# Walgreens switching to Kodak



## puckhed33 (Sep 13, 2006)

The Walgreens in my area are switching to Kodak paper and chem
even though they will still have Fuji machines. is there an advantage to this or do ya think it's a cost issue?


----------



## Torus34 (Sep 13, 2006)

With the suits, it's cost.


----------



## terri (Sep 13, 2006)

:scratch: And since Kodak announced they have discontinued their paper production, I doubt this will last longer than it takes for them to use up whatever supply they got cheaply. Unless someone else picked up Kodak's paper production, which I've not heard, it's all going to be gone eventually.


----------



## Corry (Sep 13, 2006)

puckhed33 said:
			
		

> The Walgreens in my area are switching to Kodak paper and chem
> even though they will still have Fuji machines. is there an advantage to this or do ya think it's a cost issue?



Are you sure about that?  I'm not quite sure that's possible (could be totally off here though).  The Fuji machine we had (btw, I worked in a walgreens photo lab) used special containers and whatnot made especially for that machine by Fuji.  And most Walgreens are switching FROM Kodak TO Fuji.  We were originally a Kodak lab.

And yes, if something like that is really happening, it's due to cost.  It's a business...there really would be no other reason that I can imagine.


----------



## Jeff Canes (Sep 28, 2006)

They likely got deal on the paper. The Costco by me use Fuji paper but the machine not a Fuji. And same thing is true with a pro lab I use in Fort Lauderdale


----------



## JaimeMC (Sep 28, 2006)

terri said:
			
		

> :scratch: And since Kodak announced they have discontinued their paper production, I doubt this will last longer than it takes for them to use up whatever supply they got cheaply. Unless someone else picked up Kodak's paper production, which I've not heard, it's all going to be gone eventually.

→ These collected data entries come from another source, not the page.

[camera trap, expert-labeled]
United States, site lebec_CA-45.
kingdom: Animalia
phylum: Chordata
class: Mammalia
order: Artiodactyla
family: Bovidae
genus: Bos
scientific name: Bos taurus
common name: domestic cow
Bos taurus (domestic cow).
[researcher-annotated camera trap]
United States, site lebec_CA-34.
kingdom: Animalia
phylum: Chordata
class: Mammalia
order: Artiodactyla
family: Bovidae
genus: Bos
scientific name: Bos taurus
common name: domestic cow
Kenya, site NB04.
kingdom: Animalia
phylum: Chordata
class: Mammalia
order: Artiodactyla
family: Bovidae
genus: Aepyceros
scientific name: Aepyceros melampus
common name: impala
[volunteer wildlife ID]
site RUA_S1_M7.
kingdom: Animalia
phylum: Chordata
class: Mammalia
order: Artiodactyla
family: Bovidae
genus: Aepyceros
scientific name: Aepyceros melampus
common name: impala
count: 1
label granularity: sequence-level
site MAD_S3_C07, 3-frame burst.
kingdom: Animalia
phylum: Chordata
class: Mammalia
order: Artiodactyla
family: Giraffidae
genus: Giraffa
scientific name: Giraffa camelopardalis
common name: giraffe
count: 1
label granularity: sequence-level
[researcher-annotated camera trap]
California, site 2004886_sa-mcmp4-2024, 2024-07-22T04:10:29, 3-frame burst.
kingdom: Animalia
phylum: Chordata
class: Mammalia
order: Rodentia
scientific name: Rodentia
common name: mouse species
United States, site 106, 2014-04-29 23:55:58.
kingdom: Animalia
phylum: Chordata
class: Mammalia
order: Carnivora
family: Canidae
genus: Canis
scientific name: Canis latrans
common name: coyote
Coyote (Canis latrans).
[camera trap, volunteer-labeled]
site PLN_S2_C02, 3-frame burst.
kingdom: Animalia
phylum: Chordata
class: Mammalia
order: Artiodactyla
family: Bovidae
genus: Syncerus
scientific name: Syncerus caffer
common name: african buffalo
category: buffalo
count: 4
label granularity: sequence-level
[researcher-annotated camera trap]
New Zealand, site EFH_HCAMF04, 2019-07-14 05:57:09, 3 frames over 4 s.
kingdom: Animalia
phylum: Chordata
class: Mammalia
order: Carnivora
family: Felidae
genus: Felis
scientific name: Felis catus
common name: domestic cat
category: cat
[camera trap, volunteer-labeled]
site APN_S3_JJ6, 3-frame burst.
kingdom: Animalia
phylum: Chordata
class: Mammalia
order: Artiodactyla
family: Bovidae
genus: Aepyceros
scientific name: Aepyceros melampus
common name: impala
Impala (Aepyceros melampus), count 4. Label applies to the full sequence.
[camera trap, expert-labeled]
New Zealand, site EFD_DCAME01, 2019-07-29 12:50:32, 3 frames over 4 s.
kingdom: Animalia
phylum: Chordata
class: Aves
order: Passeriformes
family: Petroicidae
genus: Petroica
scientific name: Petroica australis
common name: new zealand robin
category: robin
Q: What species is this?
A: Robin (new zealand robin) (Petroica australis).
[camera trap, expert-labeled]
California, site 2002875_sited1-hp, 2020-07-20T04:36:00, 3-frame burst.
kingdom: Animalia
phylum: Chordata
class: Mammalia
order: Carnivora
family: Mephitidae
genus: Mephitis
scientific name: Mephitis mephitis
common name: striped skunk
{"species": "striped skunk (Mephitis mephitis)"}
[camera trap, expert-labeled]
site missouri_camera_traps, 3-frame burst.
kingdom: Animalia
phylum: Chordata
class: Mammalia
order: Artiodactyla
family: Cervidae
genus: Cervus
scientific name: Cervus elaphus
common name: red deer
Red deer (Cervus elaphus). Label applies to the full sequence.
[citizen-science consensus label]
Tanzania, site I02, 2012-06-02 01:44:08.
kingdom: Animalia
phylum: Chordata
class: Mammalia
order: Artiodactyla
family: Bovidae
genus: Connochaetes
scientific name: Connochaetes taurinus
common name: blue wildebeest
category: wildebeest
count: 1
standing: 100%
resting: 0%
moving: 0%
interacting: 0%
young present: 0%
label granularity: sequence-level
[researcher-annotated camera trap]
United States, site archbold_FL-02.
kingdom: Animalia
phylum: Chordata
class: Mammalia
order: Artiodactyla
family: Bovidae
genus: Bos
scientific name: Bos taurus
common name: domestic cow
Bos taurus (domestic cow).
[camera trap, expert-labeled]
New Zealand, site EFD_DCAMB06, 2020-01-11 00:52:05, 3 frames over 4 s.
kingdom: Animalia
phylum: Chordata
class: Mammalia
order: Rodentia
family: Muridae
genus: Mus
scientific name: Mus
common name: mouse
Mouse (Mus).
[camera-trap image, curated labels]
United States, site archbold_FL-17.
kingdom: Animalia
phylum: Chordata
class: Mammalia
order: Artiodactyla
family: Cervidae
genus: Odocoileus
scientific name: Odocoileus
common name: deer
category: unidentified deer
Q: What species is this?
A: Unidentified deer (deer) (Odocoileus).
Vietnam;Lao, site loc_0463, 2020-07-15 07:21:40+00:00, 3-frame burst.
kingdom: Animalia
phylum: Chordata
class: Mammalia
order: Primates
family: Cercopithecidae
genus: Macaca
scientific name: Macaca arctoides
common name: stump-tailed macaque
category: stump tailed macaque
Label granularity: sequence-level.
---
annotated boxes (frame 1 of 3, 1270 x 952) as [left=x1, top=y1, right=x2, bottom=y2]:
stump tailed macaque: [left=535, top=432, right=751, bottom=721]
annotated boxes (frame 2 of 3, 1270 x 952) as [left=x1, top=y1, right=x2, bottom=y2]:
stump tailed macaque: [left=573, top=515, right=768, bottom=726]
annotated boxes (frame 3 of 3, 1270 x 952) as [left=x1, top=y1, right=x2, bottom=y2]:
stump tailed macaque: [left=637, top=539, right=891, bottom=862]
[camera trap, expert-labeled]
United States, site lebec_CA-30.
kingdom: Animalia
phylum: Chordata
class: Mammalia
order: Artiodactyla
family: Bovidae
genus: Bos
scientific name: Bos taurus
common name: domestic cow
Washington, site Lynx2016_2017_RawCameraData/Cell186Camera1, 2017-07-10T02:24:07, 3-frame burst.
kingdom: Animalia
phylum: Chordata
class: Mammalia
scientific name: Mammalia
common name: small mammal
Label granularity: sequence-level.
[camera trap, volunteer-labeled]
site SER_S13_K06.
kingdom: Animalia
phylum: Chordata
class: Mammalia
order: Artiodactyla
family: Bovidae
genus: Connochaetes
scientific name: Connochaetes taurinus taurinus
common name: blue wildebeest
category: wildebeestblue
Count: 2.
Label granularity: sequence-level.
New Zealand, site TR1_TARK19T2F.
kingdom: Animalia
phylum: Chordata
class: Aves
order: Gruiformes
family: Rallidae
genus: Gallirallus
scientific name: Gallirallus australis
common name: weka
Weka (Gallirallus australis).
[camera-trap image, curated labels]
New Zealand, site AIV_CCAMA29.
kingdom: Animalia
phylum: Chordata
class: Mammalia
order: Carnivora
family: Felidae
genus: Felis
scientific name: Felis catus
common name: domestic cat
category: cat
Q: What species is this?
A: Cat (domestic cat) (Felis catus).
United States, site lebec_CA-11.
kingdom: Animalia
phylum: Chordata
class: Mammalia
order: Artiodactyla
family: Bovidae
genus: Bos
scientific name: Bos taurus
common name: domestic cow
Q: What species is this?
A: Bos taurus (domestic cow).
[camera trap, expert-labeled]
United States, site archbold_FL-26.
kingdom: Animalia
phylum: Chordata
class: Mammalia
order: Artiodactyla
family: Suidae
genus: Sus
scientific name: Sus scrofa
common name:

As far as I know, Kodak only discontinued the production of the black and white paper, which wont affect one hour labs such as Walgreens, since they use color paper and chemicals, so this change is likely to stick around for a while.  If it's quality of prints you're worried about, you may want to bring in some negatives for re-prints and compare the quality of the new print with the original one you had done on Fuji paper.


----------



## blazerbrads (Oct 3, 2006)

puckhed33 said:
			
		

> The Walgreens in my area are switching to Kodak paper and chem
> even though they will still have Fuji machines. is there an advantage to this or do ya think it's a cost issue?


 
no it's a bad idea. The kodak paper is thinner. so far we are only using the 6 inch kodak paper because we still have stock of the other sizes. one the 6 inch paper when you have a white background (or light) you can see these two black lines about 1/8th of an inch or so. so we called the tech. The fuji guy comes out and works on the problem. after hours of work he says it's the paper, since the same marks do not show up on the fuji paper. He couldn't fix it, he says if you were using fuji paper there wouldn't be a problem. And he didn't say that just because he works for Fuji. try tearing the two papers. or taking the two types and holding one end and flop it around. notice  the difference? 
I want our Fuji paper back. We still are using Fuji chems so far so I can't say what problems that may cause in the future.


----------



## puckhed33 (Oct 5, 2006)

Hey blazer, yes there is a diffetence in the paper.The Kodak that we got sucks. Have you had a problem with jams? I think this is just a bad Idea.
Also I heard this happened because Walgreens had a contract with Fuji
for the lab machines and decided to jack up the prices on paper and chem
since the majority of new stores get Fuji equip. Walgreens said b.s to that.
That's what I hear anyway.


----------